Exercise 2.6

[wolszhang]

I am pretty confused with the Ein and Eout. According to my understanding, Etest 's error bar is calculated by Hoeffding Bounds with hypothesis set size = 1. But if i want to use Ein to estimate Eout, I either need the growth function or dvc and none of these two is given. i would assume that Etest would have a smaller error bar. But i cannot prove it.
Also, for part(b), the only reason i come up with is that the hypothesis that we would be testing would not be as good as it is with a bigger N. And if Etest is big, we are screwed.
Any help would be appreciated. Thanks

[wqymcgill]

Hi,

For part(a), I simply assume dvc=0 and get an error bar of about 0.316. Etest's error bar is only about 0.096. So Ein will always be higher thatn Etest no matter what dvc is.

For part(b), I don't know why either.. Hope anyone helps.

[bonfire09]

I'm stuck on this problem too. I was thinking we just use the generalization error for both.
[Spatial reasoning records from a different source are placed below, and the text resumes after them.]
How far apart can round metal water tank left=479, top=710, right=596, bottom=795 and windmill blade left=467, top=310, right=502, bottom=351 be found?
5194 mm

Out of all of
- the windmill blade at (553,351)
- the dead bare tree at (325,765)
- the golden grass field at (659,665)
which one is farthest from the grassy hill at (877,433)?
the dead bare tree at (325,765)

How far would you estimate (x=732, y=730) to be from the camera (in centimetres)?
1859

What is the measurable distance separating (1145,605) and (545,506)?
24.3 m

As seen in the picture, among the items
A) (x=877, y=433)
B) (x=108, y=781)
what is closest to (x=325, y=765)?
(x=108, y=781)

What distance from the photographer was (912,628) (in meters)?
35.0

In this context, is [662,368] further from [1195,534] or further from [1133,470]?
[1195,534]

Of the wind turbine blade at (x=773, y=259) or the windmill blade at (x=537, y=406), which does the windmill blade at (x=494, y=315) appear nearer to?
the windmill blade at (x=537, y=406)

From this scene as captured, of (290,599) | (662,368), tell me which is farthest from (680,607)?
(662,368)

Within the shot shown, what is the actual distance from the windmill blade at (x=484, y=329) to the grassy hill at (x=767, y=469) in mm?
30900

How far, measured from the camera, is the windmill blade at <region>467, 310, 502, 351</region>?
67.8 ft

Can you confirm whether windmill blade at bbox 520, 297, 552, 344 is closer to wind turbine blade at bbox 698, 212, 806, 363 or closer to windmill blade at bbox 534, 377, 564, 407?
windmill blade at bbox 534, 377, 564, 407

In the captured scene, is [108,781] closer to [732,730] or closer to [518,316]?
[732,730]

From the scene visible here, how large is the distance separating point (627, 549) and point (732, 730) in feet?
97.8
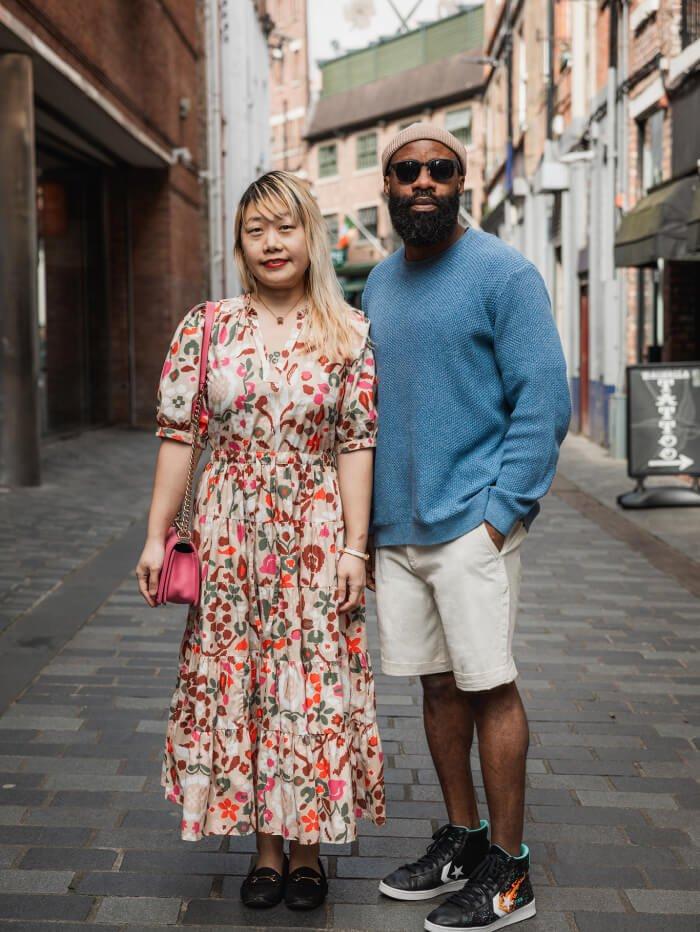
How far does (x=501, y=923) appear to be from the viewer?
2949 mm

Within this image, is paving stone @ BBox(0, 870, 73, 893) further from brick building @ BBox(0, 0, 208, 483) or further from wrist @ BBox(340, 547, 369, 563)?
brick building @ BBox(0, 0, 208, 483)

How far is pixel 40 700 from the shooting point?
473cm

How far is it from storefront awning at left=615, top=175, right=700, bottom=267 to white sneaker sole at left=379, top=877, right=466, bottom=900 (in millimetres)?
9497

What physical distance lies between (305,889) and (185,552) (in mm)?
904

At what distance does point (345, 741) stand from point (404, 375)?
914 millimetres

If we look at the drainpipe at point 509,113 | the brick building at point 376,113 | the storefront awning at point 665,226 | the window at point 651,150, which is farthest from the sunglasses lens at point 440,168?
the brick building at point 376,113

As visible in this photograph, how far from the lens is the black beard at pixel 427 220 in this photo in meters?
2.88

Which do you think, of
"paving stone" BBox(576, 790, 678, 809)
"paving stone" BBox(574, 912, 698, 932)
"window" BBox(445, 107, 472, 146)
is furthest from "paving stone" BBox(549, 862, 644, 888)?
"window" BBox(445, 107, 472, 146)

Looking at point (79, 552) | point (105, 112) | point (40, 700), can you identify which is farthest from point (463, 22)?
point (40, 700)

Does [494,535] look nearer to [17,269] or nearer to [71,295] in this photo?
[17,269]

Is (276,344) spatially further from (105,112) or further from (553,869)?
(105,112)

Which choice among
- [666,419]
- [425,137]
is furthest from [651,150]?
[425,137]

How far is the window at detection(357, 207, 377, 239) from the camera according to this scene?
49.1 m

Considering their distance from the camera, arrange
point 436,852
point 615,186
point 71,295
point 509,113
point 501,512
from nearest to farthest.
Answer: point 501,512
point 436,852
point 615,186
point 71,295
point 509,113
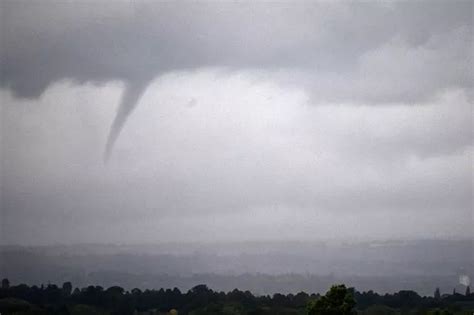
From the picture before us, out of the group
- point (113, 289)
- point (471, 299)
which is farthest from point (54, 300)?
point (471, 299)

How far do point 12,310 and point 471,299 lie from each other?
130 meters

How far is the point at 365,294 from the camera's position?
186 meters

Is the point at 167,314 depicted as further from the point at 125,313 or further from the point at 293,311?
the point at 293,311

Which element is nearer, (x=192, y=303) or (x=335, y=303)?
(x=335, y=303)

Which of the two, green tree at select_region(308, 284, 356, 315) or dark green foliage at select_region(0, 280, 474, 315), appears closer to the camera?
green tree at select_region(308, 284, 356, 315)

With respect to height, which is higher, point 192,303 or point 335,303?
point 335,303

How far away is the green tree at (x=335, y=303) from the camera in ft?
163

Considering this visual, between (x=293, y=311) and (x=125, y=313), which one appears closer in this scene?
(x=293, y=311)

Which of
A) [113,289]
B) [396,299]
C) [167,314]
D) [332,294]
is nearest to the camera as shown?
[332,294]

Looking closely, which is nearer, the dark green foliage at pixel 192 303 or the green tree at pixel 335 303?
the green tree at pixel 335 303

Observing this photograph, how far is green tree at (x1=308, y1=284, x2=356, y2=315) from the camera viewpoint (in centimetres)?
4953

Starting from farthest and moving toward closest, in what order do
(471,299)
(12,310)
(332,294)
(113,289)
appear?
(471,299) → (113,289) → (12,310) → (332,294)

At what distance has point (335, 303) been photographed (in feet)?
163

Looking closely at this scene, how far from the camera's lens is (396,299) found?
555 feet
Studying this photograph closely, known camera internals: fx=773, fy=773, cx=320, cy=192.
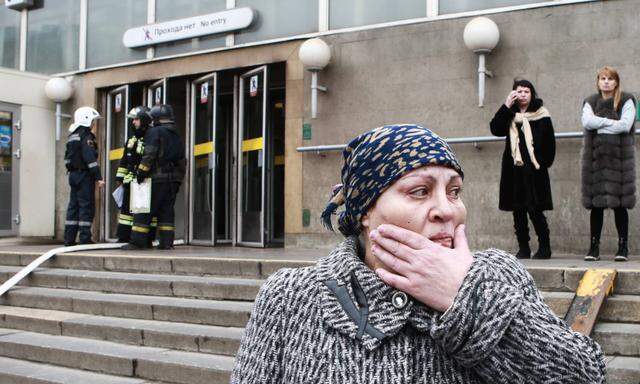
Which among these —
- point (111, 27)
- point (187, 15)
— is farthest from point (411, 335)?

Do we just calculate E_out<=E_test+sqrt(1/200 ln (2/0.5)) and
E_out<=E_in+sqrt(1/400 ln(2/0.5)) ?

[SpencerNorris]

I'm wondering what bounds we should use for E_test and E_in. It states that E_test obeys the simple Hoeffding bound; does this mean that we should use the generalization error outlined on p.40, eq. 2.1? Or can we use the VC Bound on E_test as well as E_in?

[anirban.das]

2.6.a I think that the training error bound (as well as the testing error bound) is given by equation (2.1), because in this particular case the hypothesis set is finite already.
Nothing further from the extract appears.